Pour retrouver la familiarité de votre nature, celle qui accordait sa confiance aux autres, celle qui se fixait des buts lointains et embrassait la vie avec enthousiasme, il vous faudra exercer un attribut que nous avons souvent tendance à sous-estimer. Il s’agit d’un élément précieux de notre construction émotionnelle et psychologique, connu sous le nom de « volonté ».
Dans des ouvrages tels que « The Willpower Instinct » de Kelly McGonigal, nous apprenons que des décennies de recherche dans ce domaine ont abouti à la conclusion que la volonté n’est pas une qualité innée, présente ou absente. En réalité, elle se comporte comme un muscle, une ressource qui nécessite un usage actif et une régénération continue. Car par moments, tout comme lors d’une activité physique, nous pouvons nous sentir épuisés, à court d’énergie et dépassés.

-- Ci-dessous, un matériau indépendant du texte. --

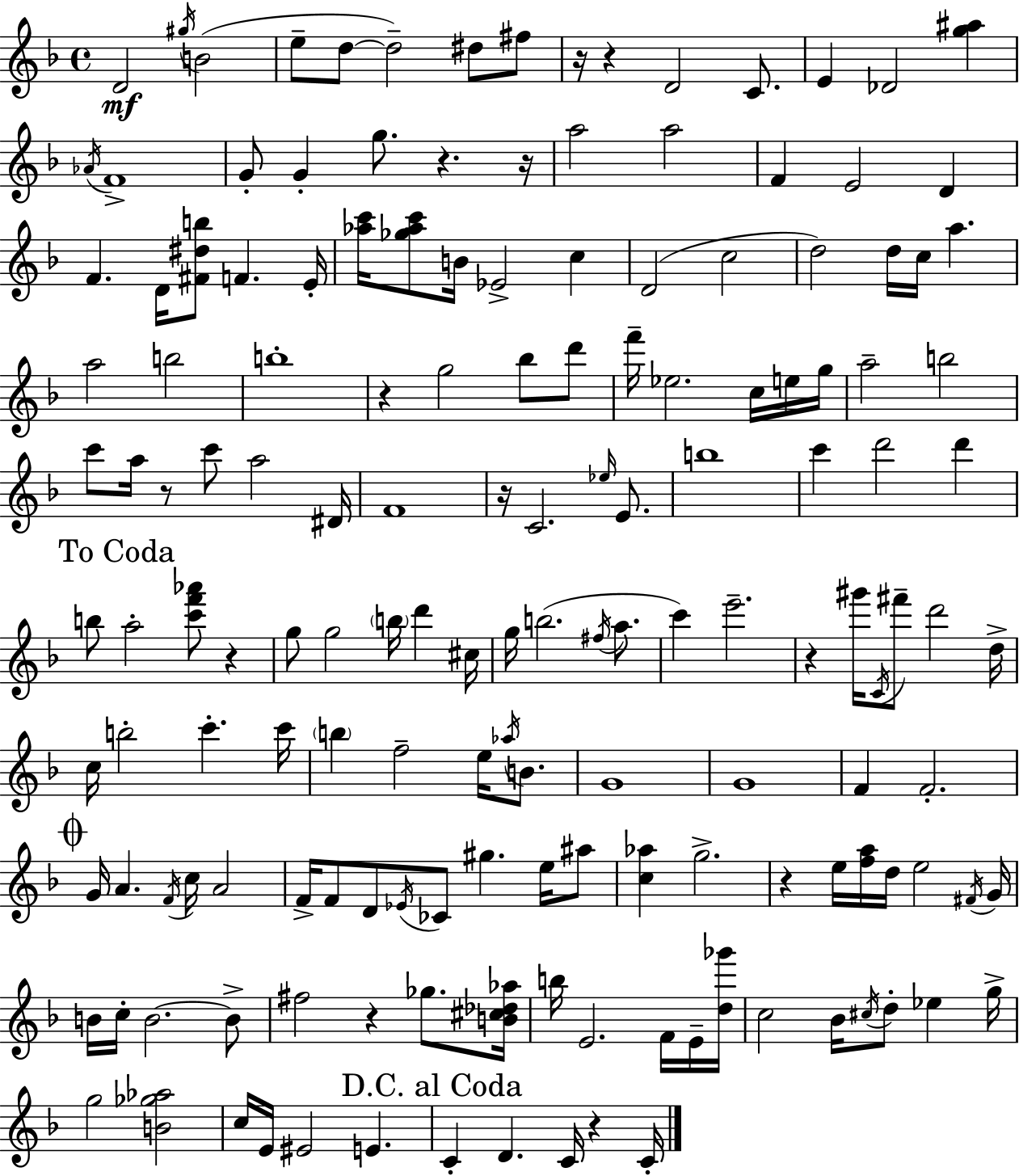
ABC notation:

Il nous arrive parfois d’oublier que nous possédons toujours la force de dire « stop », que nous avons une voix, nos propres ressources et une capacité à lâcher prise, à conclure un chapitre. Gardons à l’esprit que les coûts psychologiques de ne pas changer ces aspects indésirables de nos vies sont véritablement impressionnants.
Avant de conclure, nous devons être clairs sur un autre aspect.
Lorsque nous émergeons d’une période complexe, le bonheur ne se manifeste pas automatiquement. Ce n’est pas comme refermer une porte pour en ouvrir une autre où instantanément, une brise chaleureuse et accueillante nous enveloppe.
Le cerveau humain est programmé pour résister au changement, et ainsi, nous avons besoin de temps et surtout, nous devons le « nourrir » d’expériences et de pensées nouvelles pour l’habituer à une approche différente, à une nouvelle perspective.
Cela lui permettra de s’ouvrir à la sérénité et au bien-être. Lecture, balades, voyages, changement d’environnement, interactions sociales, nouveaux loisirs et projets sont autant de moyens de nourrir ce processus. Progressivement, vous vous rendrez compte que vous restez fondamentalement la même personne, mais dotée d’une plus grande force. Vous serez plus sage.